--- Begin Reading text ---

And that’s where we are at. Mariupol, against all odds and like a Greek tragedy, holds out on its last legs doomed to fall, but falling with geta honor in their courage amongst terror and destruction. Russia is extracting its entire force from the north with the hope of eventually getting them to the east, and long-range attacks are still taking place, creating residential death and destruction.

The West have offered him a lifeline for an off-ramp in a very subtle bit of psyops: announcing publicly that Putin is not getting good intelligence. He is being lied to. There is misinformation and disinformation at the heart of Russian intelligence.

Ukraine has the audacity to make (arguably multiple) strikes into Russian territory, most recently destroying a fuel depot that services the entire northern force. Russian incompetence meant that the depot and city were unprotected with air defenses.

Putin cannot win.

Let me repeat that. He cannot win. There is no conceptual scenario where this could happen.

It is impossible for Putin to come out of this with anything remotely resembling a win. The very best that can happen is he obtains the Ukrainian east and south in some agreement. But this shows Zelenskky’s brilliance here: the President offers compromise and willingness to sit down and thrash out a deal, knowing full well it would have to go to Ukrainian referendum, and the people would reject any Russian demands. Clever. He can seem like he wants a deal but if his people say… Anyway, such an agreement would invariably entail an ongoing regional insurgency at great cost to Russia.

Or Putin gets to occupy a decimated country that Russia would be financially responsible for maintaining.

Or he takes the whole world down with him in an all-out war. Let’s assume hope it won’t come to that.

But both at what cost? A simple cost-benefit analysis shows that the very most Russia can now extract in terms of genuine value (either soft or hard power and value) is but an infinitesimal fraction compared to the costs. The Russian losses are now gargantuan. Global financial and economic sanctions. Tens of thousands of dead Russian servicemen. Tens of thousands of injured servicemen. A hugely costly war in terms of resources and daily drain of money. A loss of untold amounts of equipment and the inability to fix or replace them due to sanctions. A more disgruntled population than previously, many thousands losing their jobs. A total loss of respect and soft power around the world. A realization from the whole of the rest of the world that the Russian armed forces are not the 12-foot bear we thought they might have been, but a disorganized, corrupt, unprepared, ill-equipped, untrained hot mess that they clearly are. A strengthening of NATO. A bonding of the EU (Hungary notwithstanding). An oligarchy, once an integral source of money and power for Putin and the country, now hamstrung. The long-term prospect of Russian natural resources being picked up by non-Western, pro-Russian nations at a far lower price. A brain drain of scientists, and a loss of middle-class intelligentsia who have fled abroad. Political, economic, and cultural isolation. A President who will be had up for war crimes and who will not be able to set foot in 123 countries governed by the International Criminal Court.

--- End Reading text ---

_Aim of the exercise_:
In the commentary on the war in Ukraine, list the adjectives used to describe what the Russian armed forces clearly are, in contrast to "the 12-foot bear." The data has no connection to the commentary on the war in Ukraine.

--- Begin Provided data ---

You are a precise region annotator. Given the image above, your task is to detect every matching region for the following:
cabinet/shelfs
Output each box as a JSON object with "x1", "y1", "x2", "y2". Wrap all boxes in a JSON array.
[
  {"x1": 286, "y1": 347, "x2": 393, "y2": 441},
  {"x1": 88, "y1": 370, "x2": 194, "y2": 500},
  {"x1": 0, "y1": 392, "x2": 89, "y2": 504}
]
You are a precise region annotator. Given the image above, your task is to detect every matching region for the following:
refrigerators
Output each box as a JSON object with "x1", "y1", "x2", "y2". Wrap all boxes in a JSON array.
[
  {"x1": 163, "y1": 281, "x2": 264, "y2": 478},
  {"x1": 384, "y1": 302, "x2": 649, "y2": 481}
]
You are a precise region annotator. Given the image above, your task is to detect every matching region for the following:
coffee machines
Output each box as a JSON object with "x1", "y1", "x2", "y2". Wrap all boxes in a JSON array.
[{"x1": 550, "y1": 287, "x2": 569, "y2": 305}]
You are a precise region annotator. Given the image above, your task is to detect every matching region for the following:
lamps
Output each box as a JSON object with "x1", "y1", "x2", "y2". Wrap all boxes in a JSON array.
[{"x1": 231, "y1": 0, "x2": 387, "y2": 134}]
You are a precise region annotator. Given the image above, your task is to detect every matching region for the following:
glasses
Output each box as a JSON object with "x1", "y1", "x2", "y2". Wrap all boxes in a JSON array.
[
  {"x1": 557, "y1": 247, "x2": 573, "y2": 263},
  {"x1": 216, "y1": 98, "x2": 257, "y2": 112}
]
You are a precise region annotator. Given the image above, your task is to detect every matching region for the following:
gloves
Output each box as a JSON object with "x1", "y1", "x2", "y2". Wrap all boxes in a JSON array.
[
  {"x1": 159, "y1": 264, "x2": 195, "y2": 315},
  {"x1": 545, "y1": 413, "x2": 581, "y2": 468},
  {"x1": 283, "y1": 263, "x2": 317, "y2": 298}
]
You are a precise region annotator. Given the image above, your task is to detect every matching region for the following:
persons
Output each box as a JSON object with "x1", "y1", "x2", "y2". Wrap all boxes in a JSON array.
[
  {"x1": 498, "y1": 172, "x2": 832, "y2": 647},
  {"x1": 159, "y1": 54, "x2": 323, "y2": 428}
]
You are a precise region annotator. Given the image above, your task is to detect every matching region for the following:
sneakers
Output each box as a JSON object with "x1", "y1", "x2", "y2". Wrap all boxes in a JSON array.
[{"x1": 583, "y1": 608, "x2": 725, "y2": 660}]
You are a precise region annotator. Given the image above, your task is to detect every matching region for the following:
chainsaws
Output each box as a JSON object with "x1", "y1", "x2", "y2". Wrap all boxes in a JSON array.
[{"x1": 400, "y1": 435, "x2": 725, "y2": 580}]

--- End Provided data ---

_Full output_:
disorganized, corrupt, unprepared, ill-equipped, untrained